Basic summary
Spark is a fast, universal and scalable big data analysis engine. It is a big data parallel computing framework based on memory computing. Spark was born in the AMP laboratory at the University of California, Berkeley in 2009. It was open source in 2010 and became the top project of Apache in February 2014.
This article is the first in the Spark series of tutorials. It leads you to get started with Spark quickly through the "Hello World" – Word Count experiment in big data. Word Count, as its name implies, counts words. We will first count the words in the file, and then output the three words that appear the most times.
prerequisite
In this article, we will use the spark shell to demonstrate the execution of the Word Count example. Spark shell is one of many ways to submit spark jobs. It provides an interactive running environment (REPL, read evaluate print loop). You can get an immediate response after entering code on spark shell. When the spark shell runs, it depends on the Java and Scala language environments. Therefore, in order to ensure the successful startup of spark shell, Java and scala need to be pre installed locally.
Install Spark locally
Download and unzip the installation package
from Spark official website Download the installation package, select the latest precompiled version, and then unzip the installation package to any directory on the local computer.
Setting environment variables
In order to directly run Spark related commands in any directory of the local computer, we need to set the environment variable. My local Mac uses zsh as the terminal shell. Edit the ~ /. zshrc file to set the environment variables. If it is bash, you can edit the / etc/profile file.
export SPARK_HOME=/Users/chengzhiwei/software/spark/spark-3.1.2-bin-hadoop3.2 export PATH=$PATH:$SPARK_HOME/bin
Load environment variables:
source ~/.zshrc
Enter the Spark shell -- version command on the terminal.
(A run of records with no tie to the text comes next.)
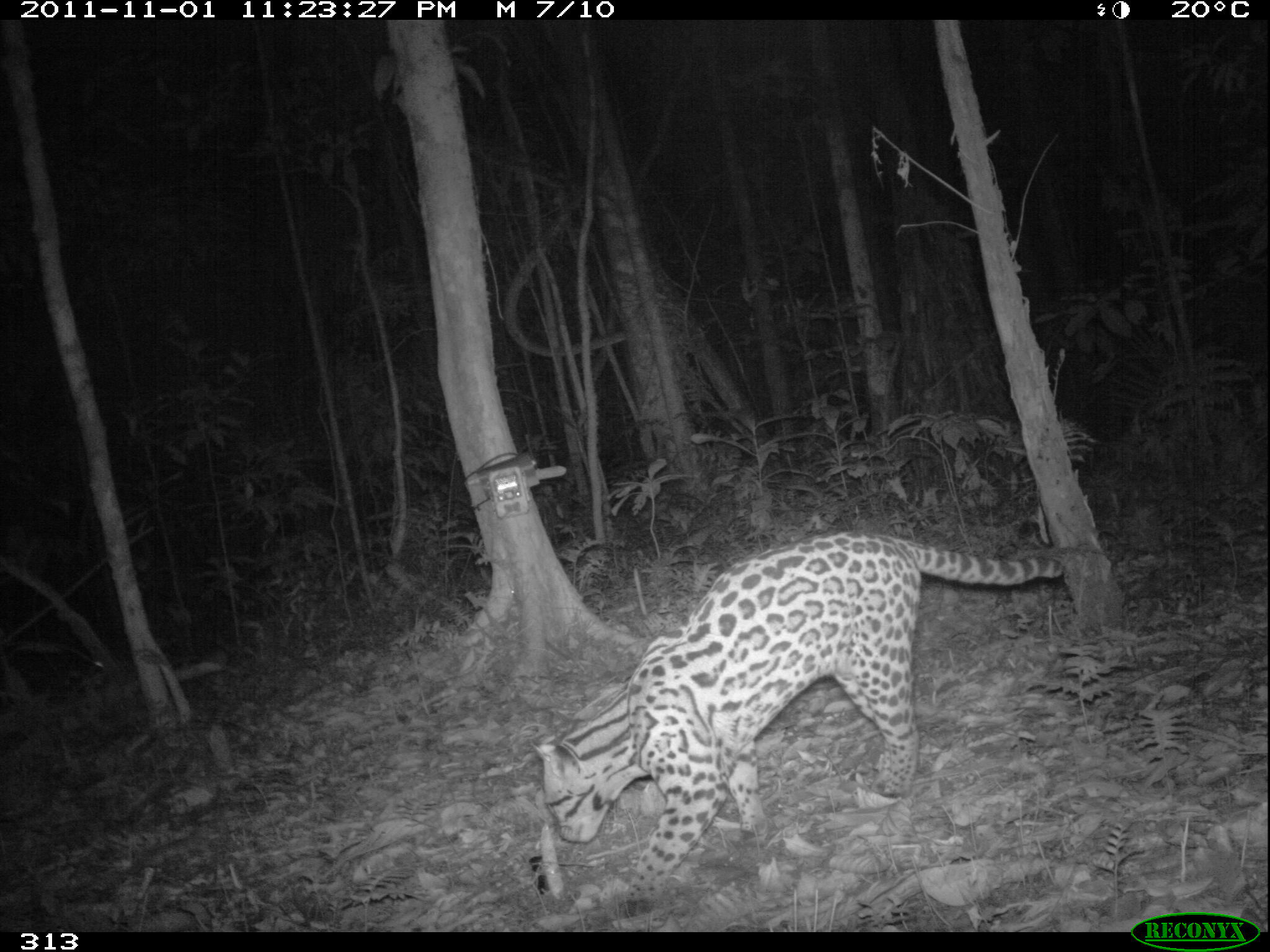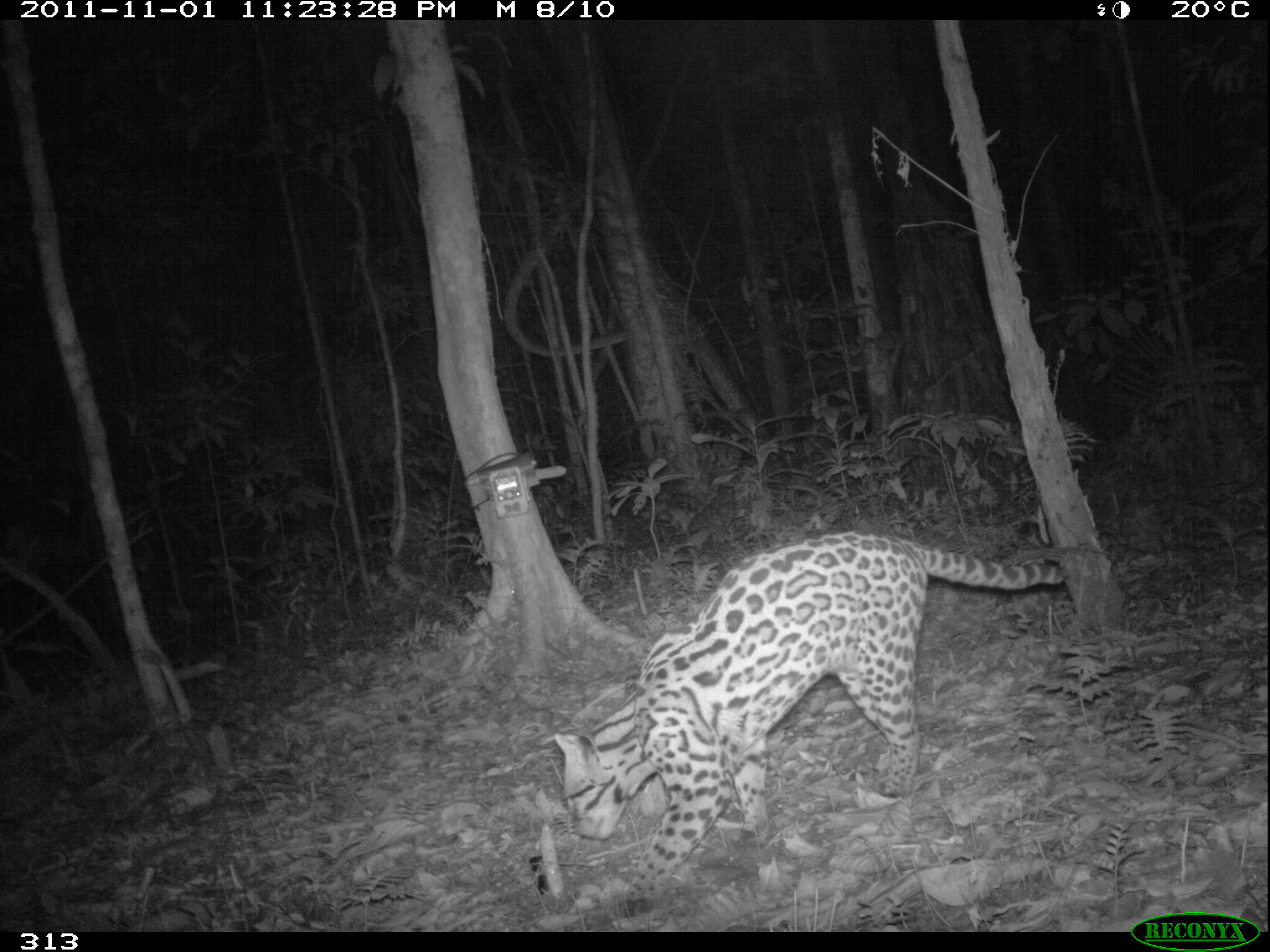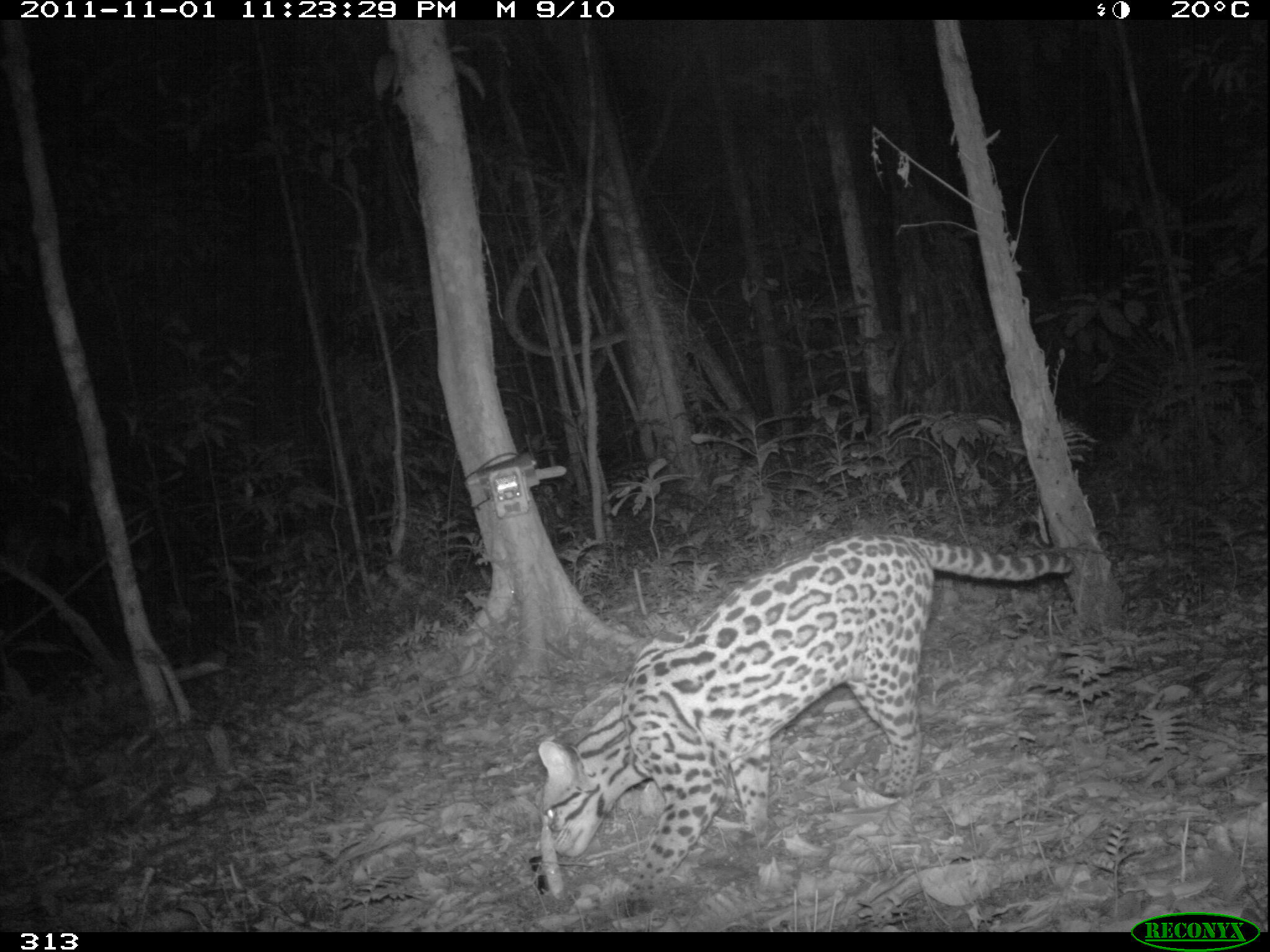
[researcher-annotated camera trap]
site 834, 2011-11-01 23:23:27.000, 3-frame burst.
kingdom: Animalia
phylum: Chordata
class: Mammalia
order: Carnivora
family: Felidae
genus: Leopardus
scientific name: Leopardus pardalis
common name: ocelot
Leopardus pardalis (ocelot).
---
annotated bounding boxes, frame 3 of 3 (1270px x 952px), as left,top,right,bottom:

If the following contents are displayed, it means that we have successfully installed Spark locally.
❯ spark-shell --version Welcome to ____ __ / __/__ ___ _____/ /__ _\ \/ _ \/ _ `/ __/ '_/ /___/ .__/\_,_/_/ /_/\_\ version 3.1.2 /_/ Using Scala version 2.12.10, OpenJDK 64-Bit Server VM, 1.8.0_302 Branch HEAD Compiled by user centos on 2021-05-24T04:27:48Z Revision de351e30a90dd988b133b3d00fa6218bfcaba8b8 Url https://github.com/apache/spark Type --help for more information.
Basic concepts of Spark
Before starting the experiment, first introduce the concepts in three sparks, namely spark, sparkContext and RDD.
- spark and sparkContext are two different development entry instances:
- Spark is the development portal SparkSession Instance. Sparksessions are automatically created by the system in spark shell;
- SparkContext is an instance of the development portal SparkContext. During the evolution of Spark version, starting from version 2.0, SparkSession replaced SparkContext and became a unified development portal. This article uses SparkContext for development.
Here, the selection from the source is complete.